Togo: inculpation de Jean-Pierre Fabre dans l’affaire de l’incendie des marchés

Togo: inculpation de Jean-Pierre Fabre dans l’affaire de l’incendie des marchés

Un des chefs de l’opposition togolaise, Jean-Pierre Fabre, a été inculpé avec un autre opposant dans l’affaire des incendies qui ont ravagé deux marchés du pays en janvier, a indiqué mercredi à l’AFP son avocat.

M. Fabre et Abass Kaboua ont été inculpés mardi de complicité de destruction de biens publics et de groupement de malfaiteurs, a déclaré Me Dodji Apévon. Il a précisé que les deux opposants n’avaient pas été placés sous mandat de dépôt et que leurs domiciles avaient été perquisitionnés.

Le procureur de la République Essolissam Poyodi a confirmé mercredi à l’AFP l’inculpation de M. Fabre, qui avait été le principal opposant du président Faure Gnassingbé lors du scrutin présidentiel de 2010.

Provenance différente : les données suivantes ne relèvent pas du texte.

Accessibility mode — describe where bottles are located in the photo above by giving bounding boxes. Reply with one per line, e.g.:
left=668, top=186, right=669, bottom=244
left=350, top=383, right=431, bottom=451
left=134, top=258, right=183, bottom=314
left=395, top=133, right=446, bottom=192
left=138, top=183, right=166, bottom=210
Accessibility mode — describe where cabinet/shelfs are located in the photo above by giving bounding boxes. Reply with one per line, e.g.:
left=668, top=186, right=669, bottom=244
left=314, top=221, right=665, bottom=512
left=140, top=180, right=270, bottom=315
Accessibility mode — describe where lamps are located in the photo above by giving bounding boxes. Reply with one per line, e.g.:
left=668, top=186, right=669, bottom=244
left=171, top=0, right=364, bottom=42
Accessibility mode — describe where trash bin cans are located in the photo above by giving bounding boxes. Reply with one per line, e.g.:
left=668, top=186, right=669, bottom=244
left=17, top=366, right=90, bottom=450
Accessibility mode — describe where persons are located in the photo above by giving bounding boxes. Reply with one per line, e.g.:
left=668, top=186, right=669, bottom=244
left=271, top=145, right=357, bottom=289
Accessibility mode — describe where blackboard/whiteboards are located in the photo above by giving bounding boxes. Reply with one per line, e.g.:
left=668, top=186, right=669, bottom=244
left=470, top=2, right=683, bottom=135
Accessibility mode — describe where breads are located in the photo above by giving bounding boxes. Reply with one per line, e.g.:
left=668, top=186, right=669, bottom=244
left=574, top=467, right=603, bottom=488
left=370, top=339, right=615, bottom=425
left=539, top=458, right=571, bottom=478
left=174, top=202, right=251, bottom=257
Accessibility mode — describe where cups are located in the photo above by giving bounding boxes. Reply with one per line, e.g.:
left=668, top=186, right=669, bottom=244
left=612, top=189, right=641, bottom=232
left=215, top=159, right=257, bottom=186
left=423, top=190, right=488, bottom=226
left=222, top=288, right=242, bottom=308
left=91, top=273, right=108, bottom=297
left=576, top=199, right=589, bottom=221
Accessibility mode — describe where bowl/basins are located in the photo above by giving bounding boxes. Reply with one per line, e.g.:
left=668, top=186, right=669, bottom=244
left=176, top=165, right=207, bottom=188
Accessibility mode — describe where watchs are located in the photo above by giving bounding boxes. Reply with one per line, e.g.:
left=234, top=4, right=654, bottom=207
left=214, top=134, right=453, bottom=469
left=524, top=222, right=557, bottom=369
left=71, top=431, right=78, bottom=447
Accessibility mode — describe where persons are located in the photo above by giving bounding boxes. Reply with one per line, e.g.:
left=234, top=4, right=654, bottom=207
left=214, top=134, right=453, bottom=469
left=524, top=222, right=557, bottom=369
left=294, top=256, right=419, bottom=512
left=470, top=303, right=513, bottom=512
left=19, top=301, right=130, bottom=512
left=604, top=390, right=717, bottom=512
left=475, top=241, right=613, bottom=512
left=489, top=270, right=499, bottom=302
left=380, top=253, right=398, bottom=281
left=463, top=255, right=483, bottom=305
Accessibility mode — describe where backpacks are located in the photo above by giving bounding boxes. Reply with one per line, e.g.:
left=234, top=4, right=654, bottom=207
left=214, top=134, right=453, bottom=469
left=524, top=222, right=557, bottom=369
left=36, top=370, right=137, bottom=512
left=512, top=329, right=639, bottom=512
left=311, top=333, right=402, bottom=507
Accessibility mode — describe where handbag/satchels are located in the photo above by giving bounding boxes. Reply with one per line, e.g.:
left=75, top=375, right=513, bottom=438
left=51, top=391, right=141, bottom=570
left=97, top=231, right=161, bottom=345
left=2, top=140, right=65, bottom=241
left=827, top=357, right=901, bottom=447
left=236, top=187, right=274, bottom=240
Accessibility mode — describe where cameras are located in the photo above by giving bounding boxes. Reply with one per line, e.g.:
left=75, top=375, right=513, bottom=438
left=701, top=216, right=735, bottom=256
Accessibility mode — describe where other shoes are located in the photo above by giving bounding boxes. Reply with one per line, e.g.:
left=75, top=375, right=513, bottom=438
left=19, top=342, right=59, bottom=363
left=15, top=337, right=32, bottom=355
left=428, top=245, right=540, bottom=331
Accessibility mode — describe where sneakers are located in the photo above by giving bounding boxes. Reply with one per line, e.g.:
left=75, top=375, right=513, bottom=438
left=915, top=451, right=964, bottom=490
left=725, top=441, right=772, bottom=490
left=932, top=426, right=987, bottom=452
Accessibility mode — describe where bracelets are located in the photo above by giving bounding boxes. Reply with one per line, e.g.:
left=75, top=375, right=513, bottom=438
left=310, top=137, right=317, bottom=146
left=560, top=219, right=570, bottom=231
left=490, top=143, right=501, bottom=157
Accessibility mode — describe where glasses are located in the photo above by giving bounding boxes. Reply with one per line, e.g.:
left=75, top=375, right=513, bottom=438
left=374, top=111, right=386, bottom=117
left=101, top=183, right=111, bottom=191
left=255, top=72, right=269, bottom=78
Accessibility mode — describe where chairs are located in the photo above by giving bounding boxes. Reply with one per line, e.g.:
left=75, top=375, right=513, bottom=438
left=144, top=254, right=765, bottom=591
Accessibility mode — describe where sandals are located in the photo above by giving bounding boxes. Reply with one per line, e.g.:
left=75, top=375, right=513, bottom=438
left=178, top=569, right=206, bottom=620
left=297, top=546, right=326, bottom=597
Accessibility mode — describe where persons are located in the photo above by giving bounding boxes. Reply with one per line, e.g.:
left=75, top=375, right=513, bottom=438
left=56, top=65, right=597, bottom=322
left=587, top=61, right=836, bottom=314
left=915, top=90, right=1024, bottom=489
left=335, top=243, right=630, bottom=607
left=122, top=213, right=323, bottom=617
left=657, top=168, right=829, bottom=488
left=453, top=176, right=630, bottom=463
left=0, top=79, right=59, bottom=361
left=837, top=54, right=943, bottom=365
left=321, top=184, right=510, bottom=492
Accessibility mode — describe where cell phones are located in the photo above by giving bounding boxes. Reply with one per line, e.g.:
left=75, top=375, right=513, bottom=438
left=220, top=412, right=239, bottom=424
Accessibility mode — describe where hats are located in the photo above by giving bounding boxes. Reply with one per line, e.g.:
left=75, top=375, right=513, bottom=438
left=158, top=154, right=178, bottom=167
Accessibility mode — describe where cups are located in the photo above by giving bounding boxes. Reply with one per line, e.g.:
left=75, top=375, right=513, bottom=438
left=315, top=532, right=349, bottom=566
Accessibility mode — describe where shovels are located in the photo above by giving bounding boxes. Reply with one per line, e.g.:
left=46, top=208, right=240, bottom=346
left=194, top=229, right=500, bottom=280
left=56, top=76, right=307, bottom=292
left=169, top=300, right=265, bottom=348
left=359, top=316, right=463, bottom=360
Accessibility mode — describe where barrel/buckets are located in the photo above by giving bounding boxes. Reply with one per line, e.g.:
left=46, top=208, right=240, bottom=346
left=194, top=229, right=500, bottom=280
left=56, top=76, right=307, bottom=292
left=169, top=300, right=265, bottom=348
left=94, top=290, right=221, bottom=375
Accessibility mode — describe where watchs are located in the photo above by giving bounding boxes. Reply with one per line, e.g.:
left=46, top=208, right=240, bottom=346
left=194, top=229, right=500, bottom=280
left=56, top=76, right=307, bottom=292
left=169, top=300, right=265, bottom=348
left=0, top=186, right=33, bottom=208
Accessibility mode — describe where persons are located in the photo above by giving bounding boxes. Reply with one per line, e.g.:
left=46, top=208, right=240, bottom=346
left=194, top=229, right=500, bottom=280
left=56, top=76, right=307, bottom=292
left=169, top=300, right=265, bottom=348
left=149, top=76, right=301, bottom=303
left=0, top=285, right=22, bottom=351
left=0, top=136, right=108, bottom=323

MM. Fabre et Kaboua, respectivement président de l’Alliance nationale pour le changement (ANC) et du Mouvement des républicains centristes (MRC), sont tous deux membres du Collectif Sauvons le Togo (CST) qui réunit plusieurs partis d’opposition et des membres de la société civile togolaise.

Selon Me Apévon, les deux hommes ont déclaré ne pas reconnaître les faits qui leur sont reprochés.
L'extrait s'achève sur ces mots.